** Problem description **
Reproduce every line of the listing below verbatim, in the same order.

*** Opening of Records for this exercise ***

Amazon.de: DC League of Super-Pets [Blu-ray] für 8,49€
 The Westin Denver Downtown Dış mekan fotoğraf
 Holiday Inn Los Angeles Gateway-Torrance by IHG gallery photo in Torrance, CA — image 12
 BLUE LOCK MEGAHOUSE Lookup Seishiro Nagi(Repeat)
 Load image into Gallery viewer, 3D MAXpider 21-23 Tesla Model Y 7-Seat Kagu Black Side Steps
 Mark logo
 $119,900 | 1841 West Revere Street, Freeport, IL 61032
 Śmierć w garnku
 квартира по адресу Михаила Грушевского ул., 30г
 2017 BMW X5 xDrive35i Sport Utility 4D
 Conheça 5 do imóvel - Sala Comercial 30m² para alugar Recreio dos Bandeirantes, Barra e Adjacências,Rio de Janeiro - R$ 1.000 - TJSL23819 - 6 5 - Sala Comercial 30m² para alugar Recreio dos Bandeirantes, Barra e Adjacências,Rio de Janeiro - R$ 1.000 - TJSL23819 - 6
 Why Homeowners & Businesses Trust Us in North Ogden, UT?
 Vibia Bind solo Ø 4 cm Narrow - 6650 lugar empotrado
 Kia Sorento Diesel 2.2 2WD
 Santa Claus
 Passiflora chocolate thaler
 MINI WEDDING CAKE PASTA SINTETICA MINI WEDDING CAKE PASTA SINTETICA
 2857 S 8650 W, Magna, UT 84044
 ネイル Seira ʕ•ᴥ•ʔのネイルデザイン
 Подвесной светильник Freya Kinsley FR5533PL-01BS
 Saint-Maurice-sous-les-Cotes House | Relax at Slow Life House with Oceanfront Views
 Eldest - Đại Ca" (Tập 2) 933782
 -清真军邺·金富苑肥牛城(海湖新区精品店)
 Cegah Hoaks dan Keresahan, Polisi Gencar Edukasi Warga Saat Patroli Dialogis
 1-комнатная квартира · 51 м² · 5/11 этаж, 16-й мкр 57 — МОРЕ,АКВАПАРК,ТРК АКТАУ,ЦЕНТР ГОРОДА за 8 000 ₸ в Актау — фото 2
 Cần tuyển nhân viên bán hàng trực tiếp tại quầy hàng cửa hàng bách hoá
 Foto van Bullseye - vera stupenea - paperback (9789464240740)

*** Close of Records for this exercise ***

** Finished exercise **
Amazon.de: DC League of Super-Pets [Blu-ray] für 8,49€
 The Westin Denver Downtown Dış mekan fotoğraf
 Holiday Inn Los Angeles Gateway-Torrance by IHG gallery photo in Torrance, CA — image 12
 BLUE LOCK MEGAHOUSE Lookup Seishiro Nagi(Repeat)
 Load image into Gallery viewer, 3D MAXpider 21-23 Tesla Model Y 7-Seat Kagu Black Side Steps
 Mark logo
 $119,900 | 1841 West Revere Street, Freeport, IL 61032
 Śmierć w garnku
 квартира по адресу Михаила Грушевского ул., 30г
 2017 BMW X5 xDrive35i Sport Utility 4D
 Conheça 5 do imóvel - Sala Comercial 30m² para alugar Recreio dos Bandeirantes, Barra e Adjacências,Rio de Janeiro - R$ 1.000 - TJSL23819 - 6 5 - Sala Comercial 30m² para alugar Recreio dos Bandeirantes, Barra e Adjacências,Rio de Janeiro - R$ 1.000 - TJSL23819 - 6
 Why Homeowners & Businesses Trust Us in North Ogden, UT?
 Vibia Bind solo Ø 4 cm Narrow - 6650 lugar empotrado
 Kia Sorento Diesel 2.2 2WD
 Santa Claus
 Passiflora chocolate thaler
 MINI WEDDING CAKE PASTA SINTETICA MINI WEDDING CAKE PASTA SINTETICA
 2857 S 8650 W, Magna, UT 84044
 ネイル Seira ʕ•ᴥ•ʔのネイルデザイン
 Подвесной светильник Freya Kinsley FR5533PL-01BS
 Saint-Maurice-sous-les-Cotes House | Relax at Slow Life House with Oceanfront Views
 Eldest - Đại Ca" (Tập 2) 933782
 -清真军邺·金富苑肥牛城(海湖新区精品店)
 Cegah Hoaks dan Keresahan, Polisi Gencar Edukasi Warga Saat Patroli Dialogis
 1-комнатная квартира · 51 м² · 5/11 этаж, 16-й мкр 57 — МОРЕ,АКВАПАРК,ТРК АКТАУ,ЦЕНТР ГОРОДА за 8 000 ₸ в Актау — фото 2
 Cần tuyển nhân viên bán hàng trực tiếp tại quầy hàng cửa hàng bách hoá
 Foto van Bullseye - vera stupenea - paperback (9789464240740)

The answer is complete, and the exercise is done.